DISCOVERY

May 13th, 2018

Complexities of Generics and Arrays in Java

Java

Generics

Inheritance

Polymorphism

Usually when I work in Java generics are easy to reason about. They enforce types on a collection or a class I created. When declaring a class with a generic, an instance of that class can be parameterized with one (or more) element types. A simple example is an ArrayList, which is implemented with a generic parameter like so:

public class ArrayList<E> extends AbstractList<E> implements List<E> { ... }

Note that ArrayList extends AbstractList and implements List. AbstractList actually implements List itself, so the definition of implements <List> is not needed. It is only there for clarity and readability.
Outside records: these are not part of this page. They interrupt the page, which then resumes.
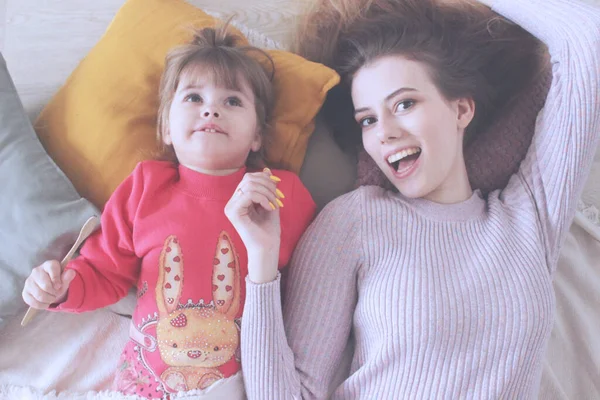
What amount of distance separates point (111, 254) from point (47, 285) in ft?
0.44

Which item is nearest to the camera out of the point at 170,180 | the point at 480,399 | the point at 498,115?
the point at 480,399

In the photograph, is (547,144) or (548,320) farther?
(547,144)

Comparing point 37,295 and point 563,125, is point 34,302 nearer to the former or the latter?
point 37,295

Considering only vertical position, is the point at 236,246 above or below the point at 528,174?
below

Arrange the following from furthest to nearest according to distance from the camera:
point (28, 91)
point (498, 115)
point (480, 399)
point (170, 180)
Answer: point (28, 91) → point (498, 115) → point (170, 180) → point (480, 399)

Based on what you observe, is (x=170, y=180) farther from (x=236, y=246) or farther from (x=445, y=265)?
(x=445, y=265)

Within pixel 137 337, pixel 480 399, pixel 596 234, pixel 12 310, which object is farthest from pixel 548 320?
pixel 12 310

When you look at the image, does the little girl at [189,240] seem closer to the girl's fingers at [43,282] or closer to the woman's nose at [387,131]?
the girl's fingers at [43,282]

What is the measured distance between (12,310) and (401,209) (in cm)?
87

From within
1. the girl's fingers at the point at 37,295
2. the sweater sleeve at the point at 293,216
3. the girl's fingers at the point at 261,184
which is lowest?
the girl's fingers at the point at 37,295

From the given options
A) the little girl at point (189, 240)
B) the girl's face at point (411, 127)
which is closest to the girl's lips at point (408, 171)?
the girl's face at point (411, 127)

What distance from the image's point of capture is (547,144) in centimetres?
116

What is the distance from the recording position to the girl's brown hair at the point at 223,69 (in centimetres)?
114

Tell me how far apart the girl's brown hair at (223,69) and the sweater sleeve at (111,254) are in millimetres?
141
You can create an instance of an ArrayList with a type:

List<Number> numberList = new ArrayList<Number>(); // Java 7 introduced the diamond operator, allowing the // compiler to infer the type based on the definition List<Number> numberList2 = new ArrayList<>();

Easy right? But what happens if I change the generic assignment to Integer? My first thought was it should work, since Integer is a subclass of Number:

List<Number> n2 = new ArrayList<Integer>(); // Incompatible Types

This code actually fails, saying that Number and Integer are incompatible types. This is because of a unique implementation detail of generics. Generics are invariant, meaning that two generic type parameters are neither supertypes or subtypes of one another. That means List<Integer> is not a subtype of List<Number>, they are simply not equal. Therefore, the above assignment statement is invalid.

February 3rd, 2019

While generics are invariant by default in C#, they can also be covariant and contravariant. I wrote an article about Variance with C# Generics if you want to learn more.
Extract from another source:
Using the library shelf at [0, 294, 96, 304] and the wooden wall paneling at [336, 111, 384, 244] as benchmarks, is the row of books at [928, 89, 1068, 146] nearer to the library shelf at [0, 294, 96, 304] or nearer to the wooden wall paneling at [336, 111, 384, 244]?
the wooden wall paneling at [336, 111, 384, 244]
It is important to note that object assignments still enable polymorphism when using generics. In the example above an ArrayList was still assigned to a List.

Covariant

When a programming language type system allows variables to be assigned any type less than (subtype) or equal to the variables declared type1. In Java, obviously a type List can be assigned to a variable defined as type List such as List<Object> list = new List<>();. This follows the second part of the rule when the types are equal. You can also assign any subtype of List, such as ArrayList. This follows the first part of the rule. Arrays in Java are also covariant such that the following assignment is legal: Number[] array = new Integer[1];

Contravariant

When a programming language type system allows variables to be assigned any type greater than (supertype) or equal to the variables declared type. Java is not contravariant and the compiler throws an error when a supertype is assigned to a declaration.

Invariant

When a type in a programming language is neither a supertype or subtype of any other type. In Java generics follow invariance, so a generic type assignment can only correspond to a generic type declaration of the same type. For example the following assignment is valid: List<Number> numberList = new ArrayList<Number>();. The work around for generics invariance is generic wildcards.
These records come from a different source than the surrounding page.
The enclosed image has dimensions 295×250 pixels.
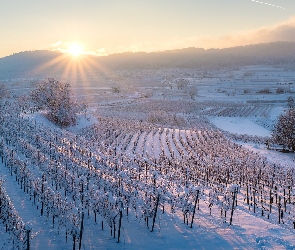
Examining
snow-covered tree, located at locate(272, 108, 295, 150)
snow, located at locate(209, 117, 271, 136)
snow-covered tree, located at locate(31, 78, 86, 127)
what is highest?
snow-covered tree, located at locate(31, 78, 86, 127)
Unlike generics, arrays are covariant. This sounds nice but can lead to issues around type safety. Let's look at one of the issues with covariant arrays in Java:

// Will Compile and Run, but throws a java.lang.ArrayStoreException Number[] array = new Integer[1]; array[0] = 1.6;

What happens here is you can assign an array a value of any subtype. However, when the array was initialized it was given the type Integer. While 1.6 is a valid number, it is not a valid integer. Therefore we get an unfortunate exception at runtime. Note that the code above compiles cleanly - the error is only noticeable when running the program. At that point its too late!

Generics were designed (unlike arrays) to spot errors at compile time. Therefore type safety is ensured before running a program. The big difference between generics and arrays is that generics implement erasure and are non-reifiable while arrays are reified. Because of these differences arrays and generics do not mix well. In fact, if you try to mix them it will not work.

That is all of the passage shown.